Jornalismo vs. Diplomacia 2

Fui nomeado Chefe da então Secretaria Especial de Imprensa do Itamaraty, por conseguinte porta-voz da instituição. Os jornalistas credenciados vieram cumprimentar-me, animados: 

  • Agora sim, vamos ter um bom porta-voz – um ex-jornalista!

    Apressei-me em jogar água fria naquela expectativa irrealista. Bem como em fazer justiça aos esplêndidos porta-vozes que me haviam precedido, nada menos que os competentíssimos e imensamente saudosos  Lampreia e Pericás. 

E radicalizei, preventivo:

-    O pior porta-voz é justamente o ex-jornalista! 

Ao terminar minha missão, alguns dos amigos credenciados vieram despedir-se e felicitar-me. Não pelo meu desempenho, mas pelo acerto de minha profecia: 

- Você tinha toda razão. Você provou mesmo que nada é pior do que um porta-voz ex-jornalista.

Queriam talvez dizer: ruim prá imprensa, mas bom prá diplomacia...

Jornalismo vs. Diplomacia, a pugna eterna e cordial entre a fonte e o repórter...

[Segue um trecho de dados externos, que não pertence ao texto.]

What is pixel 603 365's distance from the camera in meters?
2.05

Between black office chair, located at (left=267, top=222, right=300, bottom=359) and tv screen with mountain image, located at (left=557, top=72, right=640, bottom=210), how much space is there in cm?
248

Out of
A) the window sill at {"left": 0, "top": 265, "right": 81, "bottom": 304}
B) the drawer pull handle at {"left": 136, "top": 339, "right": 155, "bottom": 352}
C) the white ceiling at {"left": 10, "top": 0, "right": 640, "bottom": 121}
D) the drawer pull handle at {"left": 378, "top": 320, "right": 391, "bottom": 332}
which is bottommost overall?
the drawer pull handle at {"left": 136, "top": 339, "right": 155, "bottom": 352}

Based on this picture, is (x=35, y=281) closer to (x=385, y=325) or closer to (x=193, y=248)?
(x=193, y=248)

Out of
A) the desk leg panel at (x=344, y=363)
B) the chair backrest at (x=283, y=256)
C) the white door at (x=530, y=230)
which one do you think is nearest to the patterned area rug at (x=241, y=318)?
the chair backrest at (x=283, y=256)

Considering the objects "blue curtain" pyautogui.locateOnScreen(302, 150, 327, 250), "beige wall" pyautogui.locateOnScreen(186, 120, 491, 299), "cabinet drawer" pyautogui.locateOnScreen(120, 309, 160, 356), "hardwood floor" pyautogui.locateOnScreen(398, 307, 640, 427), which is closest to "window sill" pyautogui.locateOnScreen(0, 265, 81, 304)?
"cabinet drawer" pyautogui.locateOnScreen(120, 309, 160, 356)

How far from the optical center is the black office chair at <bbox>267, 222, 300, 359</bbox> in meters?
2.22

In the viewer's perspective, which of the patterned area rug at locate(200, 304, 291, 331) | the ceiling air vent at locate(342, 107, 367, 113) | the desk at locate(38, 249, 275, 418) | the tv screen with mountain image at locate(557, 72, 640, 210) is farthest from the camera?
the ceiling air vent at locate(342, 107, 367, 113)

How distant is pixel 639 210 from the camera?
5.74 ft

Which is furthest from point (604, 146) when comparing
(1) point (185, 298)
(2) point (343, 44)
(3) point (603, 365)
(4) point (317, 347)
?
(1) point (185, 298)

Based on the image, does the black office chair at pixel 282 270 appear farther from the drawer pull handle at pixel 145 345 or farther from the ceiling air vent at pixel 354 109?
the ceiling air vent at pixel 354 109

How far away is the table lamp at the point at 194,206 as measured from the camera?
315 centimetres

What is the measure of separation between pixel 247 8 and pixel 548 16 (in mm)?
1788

Eram tempos inaugurais da nova democracia. A imprensa, calada na ditadura, com razão de tudo queria saber, sem travas. Mas muitas vezes não havia o que dizer-lhe. Quando, por exemplo, o fato não estava ainda maduro para a notícia, esta sempre impaciente, ou nas ocasiões em que o Ministro fazia uma declaração delicada e os jornalistas vinham perguntar ao Porta-Voz o que ele havia querido dizer. O risco era óbvio, de a interpretação gerar contradições, dar lugar a mal-entendidos embaraçosos, pro Jornalismo e prá Diplomacia... Por isso cunhei uma frase, de polida e irretorquível recusa a comentar em situações como essa: 

-    Quando a voz fala, o porta-voz cala.

Versão mais elegante para o vulgar “falô, tá falado”...

Tempos de muitas frases tolas, engraçadas, algumas até inteligentes. Eu e os colegas da SEI anotamos numerosas e inesperadas sobre o ofício da notícia, ouvidas de colegas e repórteres no embate eterno entre a fonte e a mídia, mas caí um dia na besteira de mostrá-las a um chefe que adorava agradar seus amigos jornalistas com informações de primeira e outros petiscos.  Gostou tanto que, desconfiado, tive de arrancar-lhe o papel das mãos e ir correndo triturá-lo. Perdi um belo acervo. De algumas ainda me lembro, contudo.

É célebre a frase de José Maria Alckmin: “O que importa não é o fato, mas sim a versão”. Parodiando-a, a propósito de jornalista que cismava com este ou aquele diplomata, e vergava suas notícias em função da implicância: 

- O que importa não é o fato, mas sim  a aversão.

 

A propósito da dificuldade de retificar-se uma notícia inverídica:

  • o desmentido jamais tem o tamanho da mentira
  • o desmentido não apaga a mentira, apenas a coloca sob suspeita
  • o desmentido não apaga a mentira, antes chama  atenção sobre ela
  • O desmentido só faz proclamar e multiplicar a mentira

 
Sobre o fato, a notícia, a verdade e seus claro-escuros:

  • uma vez notícia, o fato, por menos verdadeiro, é indelével
  • a notícia modela o fato
  • o fato é rei
  • é preciso ter a humildade de curvar-se ante o fato
  • quem faz a notícia não é a fonte, nem o jornalista; é o fato, mas ninguém o reconhece 
  • o fato é humilde, não basta, o que importa é o anti-fato - o que está por trás dele
  • o fato é chato
  • nada mais frustrante do que a singeleza da verdade
  • a verdade é o ideal, mas para a notícia o verossímil basta
  • o inverossímil faz a melhor notícia

 Havia mais frases. Pena. O triturador não perdoa, nem devolve...

Estas, contudo, me ocorreram agora, e vão como fecho destas mal traçadas de livro todo, à falta de melhor desculpa pelo tanto que são, as linhas, folgadas, barrocas, arrevesadas:

  • só a crônica admite liberdades para com o fato
  • a crônica é, afinal, a poesia da notícia, a trova do evento. 

Prá dar nesta briosa epígrafe de epílogo, copiada das “Crônicas Tardias, Memórias Precoces”, inéditas:

“A crônica é a trova do evento, a poesia da notícia.

A memória é o passado em conserva, servido a gosto”.